Super PACs and Their Influence on Trumps Election Success

By Nora Deniedda

NEWS

Edited by Sophie Hager

5/14/20262 min read

©Brennan Center analysis of FEC data

​​Trump’s presidential win followed a wave of uncertainty concerning the validity and democratic legitimacy of the electoral process that produced his victory. Despite the alleged lawfulness of the outcome, data and research show contradictory evidence.

In 2024 alone, pro-Trump Super PACs raised hundreds of millions, reshaping the campaign finance landscape. As many ethics groups and lawmakers attest, the number of cases in which Trump donors allegedly benefited from White House action is striking. Trump’s inauguration fund, back in 2020, raised a record $240mn in donations, juxtaposed to the “sheer” $62mn raised by Biden, roughly one quarter of Trump’s total. In 2024, Super PACs raised almost three times more from $5 million-plus donors than they did in 2020. The difference in presidential results suggests a correlation, and possibly a deeper connection between campaign funding and electoral outcomes — a connection further reinforced by the outsourcing of the 2024 campaign, compared to the 2020 election cycle and its respective results. While causation cannot be properly attributed to a single factor, Trump’s campaign finance still raises legitimacy questions.

​​The large concentration of funding through Super PACs in 2024 in favour of Trump’s candidacy often led to situations in which donors appeared to benefit from policy outcomes, favourable to their interests. While no evidence of direct bribery or illegality was found, the patterns documented — swift policy reversals, legal relief, and access following donations — are consistent with concerns about quid pro quo and the transactional nature of modern U.S. governance, even if they do not amount to proof of individual corrupt acts. Elon Musk, the major donor to Trump’s campaign, received favourable incentives and policy in AI and tech sectors. Similar patterns can be observed with Timothy Mellon, a major donor to MAGA Inc. Andreessen Horowitz’s crypto and tech investments benefited from post-election deregulation, and similarly, the Winklevoss twins profited from dropped regulatory actions against their crypto companies.

Data and research show how a large number of the biggest Super PAC donors, many of whom faced pressing regulatory or financial obstacles, saw policy change in their favour after their contributions were put forward. This shift clearly shows robust transactionalism and a clientelist system that prioritises personal benefits, often economic, over national sovereignty.

When a political campaign is guided primarily by transactionality, democracy should be questioned, as policies and access to power are allocated based on financial means and personal interests rather than on universal rights or popular will. While individual votes are indeed mostly guided by personal interests and values, the disproportionality and explicit financially opportunistic nature of the monetary support is what makes the campaign intentionally unjust. Influence, which should be earned through broad-based support and a political campaign that aims to touch on individuals’ values and promising policies, is instead purchased for capitalist self-interest.
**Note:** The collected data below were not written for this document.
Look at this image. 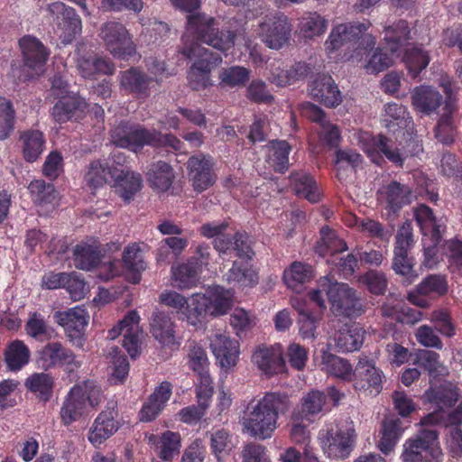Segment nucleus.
<instances>
[{
	"label": "nucleus",
	"instance_id": "obj_1",
	"mask_svg": "<svg viewBox=\"0 0 462 462\" xmlns=\"http://www.w3.org/2000/svg\"><path fill=\"white\" fill-rule=\"evenodd\" d=\"M187 30L195 39L183 36L179 52L188 60H195L187 71L189 86L193 90H204L213 85L211 72L223 59L220 53L209 51L199 42L226 52L234 47L236 34L230 30H219L216 19L203 13L188 16Z\"/></svg>",
	"mask_w": 462,
	"mask_h": 462
},
{
	"label": "nucleus",
	"instance_id": "obj_2",
	"mask_svg": "<svg viewBox=\"0 0 462 462\" xmlns=\"http://www.w3.org/2000/svg\"><path fill=\"white\" fill-rule=\"evenodd\" d=\"M290 408L291 401L287 394L265 393L254 405L248 406L243 418L244 431L261 440L270 439L278 427L279 416L284 415Z\"/></svg>",
	"mask_w": 462,
	"mask_h": 462
},
{
	"label": "nucleus",
	"instance_id": "obj_3",
	"mask_svg": "<svg viewBox=\"0 0 462 462\" xmlns=\"http://www.w3.org/2000/svg\"><path fill=\"white\" fill-rule=\"evenodd\" d=\"M324 453L332 459H345L355 448L356 432L353 422L326 423L319 432Z\"/></svg>",
	"mask_w": 462,
	"mask_h": 462
},
{
	"label": "nucleus",
	"instance_id": "obj_4",
	"mask_svg": "<svg viewBox=\"0 0 462 462\" xmlns=\"http://www.w3.org/2000/svg\"><path fill=\"white\" fill-rule=\"evenodd\" d=\"M319 285L327 290L328 300L331 305V310L337 317L356 318L363 313L360 299L356 296V291L346 283L332 281L329 276L319 279Z\"/></svg>",
	"mask_w": 462,
	"mask_h": 462
},
{
	"label": "nucleus",
	"instance_id": "obj_5",
	"mask_svg": "<svg viewBox=\"0 0 462 462\" xmlns=\"http://www.w3.org/2000/svg\"><path fill=\"white\" fill-rule=\"evenodd\" d=\"M403 462H440L442 451L436 430H423L415 438L406 439L401 455Z\"/></svg>",
	"mask_w": 462,
	"mask_h": 462
},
Other than the commodification of political support and its semblance of corruption, the threatening structural shift in U.S. fundraising is also evident, which can be discerned from the extravagance of the total fundraising for the presidential campaign.

The strict transactional modality suspectedly used in Donald Trump’s campaign for the presidency could be viewed as a direct attack on democratic equity, as well as an example of borderline plutocracy and favoritism toward the wealthy. This approach exacerbates clientelism, reducing the democratic process to a series of financial and personal exchanges, where policy commitments and political influence are openly swapped for donations, endorsements, or votes, thereby undermining the foundational principles of democratic equality and representation.